##### Data extract

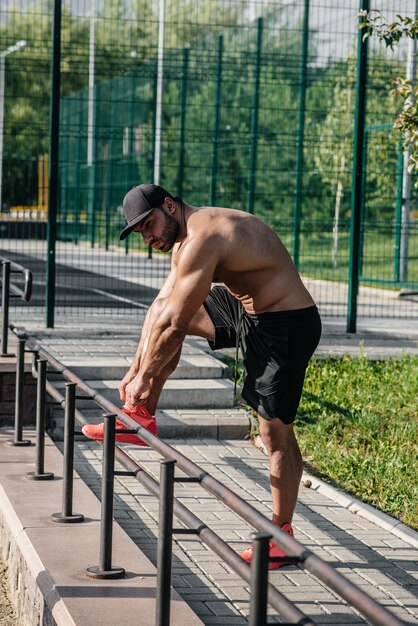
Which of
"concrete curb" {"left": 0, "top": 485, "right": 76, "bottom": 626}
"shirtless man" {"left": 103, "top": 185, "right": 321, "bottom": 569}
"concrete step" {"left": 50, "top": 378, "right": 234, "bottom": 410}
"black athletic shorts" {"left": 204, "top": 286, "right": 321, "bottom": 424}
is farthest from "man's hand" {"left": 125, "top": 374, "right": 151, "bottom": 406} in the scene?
"concrete step" {"left": 50, "top": 378, "right": 234, "bottom": 410}

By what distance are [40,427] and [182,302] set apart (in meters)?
1.53

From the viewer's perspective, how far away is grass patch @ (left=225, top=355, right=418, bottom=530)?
707cm

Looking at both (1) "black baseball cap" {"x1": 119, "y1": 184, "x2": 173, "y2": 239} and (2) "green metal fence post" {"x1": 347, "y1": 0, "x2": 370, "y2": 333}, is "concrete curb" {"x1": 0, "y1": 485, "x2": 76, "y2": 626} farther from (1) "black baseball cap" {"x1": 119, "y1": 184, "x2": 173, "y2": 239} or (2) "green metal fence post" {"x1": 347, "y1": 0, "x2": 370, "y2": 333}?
(2) "green metal fence post" {"x1": 347, "y1": 0, "x2": 370, "y2": 333}

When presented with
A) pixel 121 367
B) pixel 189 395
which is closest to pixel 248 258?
pixel 189 395

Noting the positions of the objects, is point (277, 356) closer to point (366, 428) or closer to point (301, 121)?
point (366, 428)

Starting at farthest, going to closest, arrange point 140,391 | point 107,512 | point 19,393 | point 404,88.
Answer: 1. point 404,88
2. point 19,393
3. point 140,391
4. point 107,512

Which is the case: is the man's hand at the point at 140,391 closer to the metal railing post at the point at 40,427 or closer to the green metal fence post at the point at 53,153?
the metal railing post at the point at 40,427

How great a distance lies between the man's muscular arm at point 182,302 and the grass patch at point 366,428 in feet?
6.50

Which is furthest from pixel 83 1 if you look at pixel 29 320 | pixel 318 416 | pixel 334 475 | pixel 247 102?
pixel 247 102

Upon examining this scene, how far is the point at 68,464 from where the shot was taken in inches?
218

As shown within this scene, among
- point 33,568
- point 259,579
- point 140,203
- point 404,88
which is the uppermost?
point 404,88

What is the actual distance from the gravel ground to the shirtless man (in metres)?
1.06

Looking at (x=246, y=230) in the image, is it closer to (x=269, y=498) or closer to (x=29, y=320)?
(x=269, y=498)

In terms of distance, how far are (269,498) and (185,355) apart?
3300mm
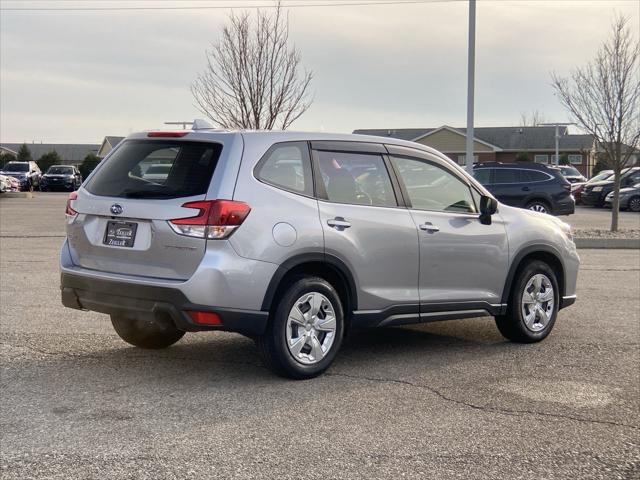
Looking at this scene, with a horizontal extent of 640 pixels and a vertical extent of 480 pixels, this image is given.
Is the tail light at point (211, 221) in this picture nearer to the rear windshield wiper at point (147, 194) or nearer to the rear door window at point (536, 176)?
the rear windshield wiper at point (147, 194)

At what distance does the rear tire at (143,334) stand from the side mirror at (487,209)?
2.70 m

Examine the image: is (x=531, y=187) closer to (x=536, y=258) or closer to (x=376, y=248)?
(x=536, y=258)

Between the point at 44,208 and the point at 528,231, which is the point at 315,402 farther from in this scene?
the point at 44,208

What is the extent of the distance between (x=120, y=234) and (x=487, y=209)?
3071mm

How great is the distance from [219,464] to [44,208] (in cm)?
Answer: 2731

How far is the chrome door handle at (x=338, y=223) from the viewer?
20.5 ft

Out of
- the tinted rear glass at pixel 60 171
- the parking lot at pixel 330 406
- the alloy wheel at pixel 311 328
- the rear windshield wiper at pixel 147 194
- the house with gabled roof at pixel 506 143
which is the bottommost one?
the parking lot at pixel 330 406

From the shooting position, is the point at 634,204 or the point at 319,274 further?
Answer: the point at 634,204

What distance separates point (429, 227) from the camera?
692cm

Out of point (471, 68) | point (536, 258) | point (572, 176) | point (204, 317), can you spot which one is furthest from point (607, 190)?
point (204, 317)

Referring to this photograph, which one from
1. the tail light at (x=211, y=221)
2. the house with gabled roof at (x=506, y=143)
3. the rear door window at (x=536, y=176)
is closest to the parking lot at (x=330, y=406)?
the tail light at (x=211, y=221)

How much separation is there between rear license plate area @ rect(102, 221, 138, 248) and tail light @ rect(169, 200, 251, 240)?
366mm

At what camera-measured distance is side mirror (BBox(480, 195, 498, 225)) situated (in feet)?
23.9

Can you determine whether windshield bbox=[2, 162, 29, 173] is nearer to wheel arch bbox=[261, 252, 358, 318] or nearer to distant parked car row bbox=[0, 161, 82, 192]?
distant parked car row bbox=[0, 161, 82, 192]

##########

§ Do this: Output the lines starting at the one containing "Can you determine" and ending at the end of the data as a Markdown table with the columns Row and Line. Leave out blank lines.

§ Solved exercise:
| Row | Line |
|---|---|
| 1 | Can you determine whether windshield bbox=[2, 162, 29, 173] is nearer to wheel arch bbox=[261, 252, 358, 318] or nearer to distant parked car row bbox=[0, 161, 82, 192]? |
| 2 | distant parked car row bbox=[0, 161, 82, 192] |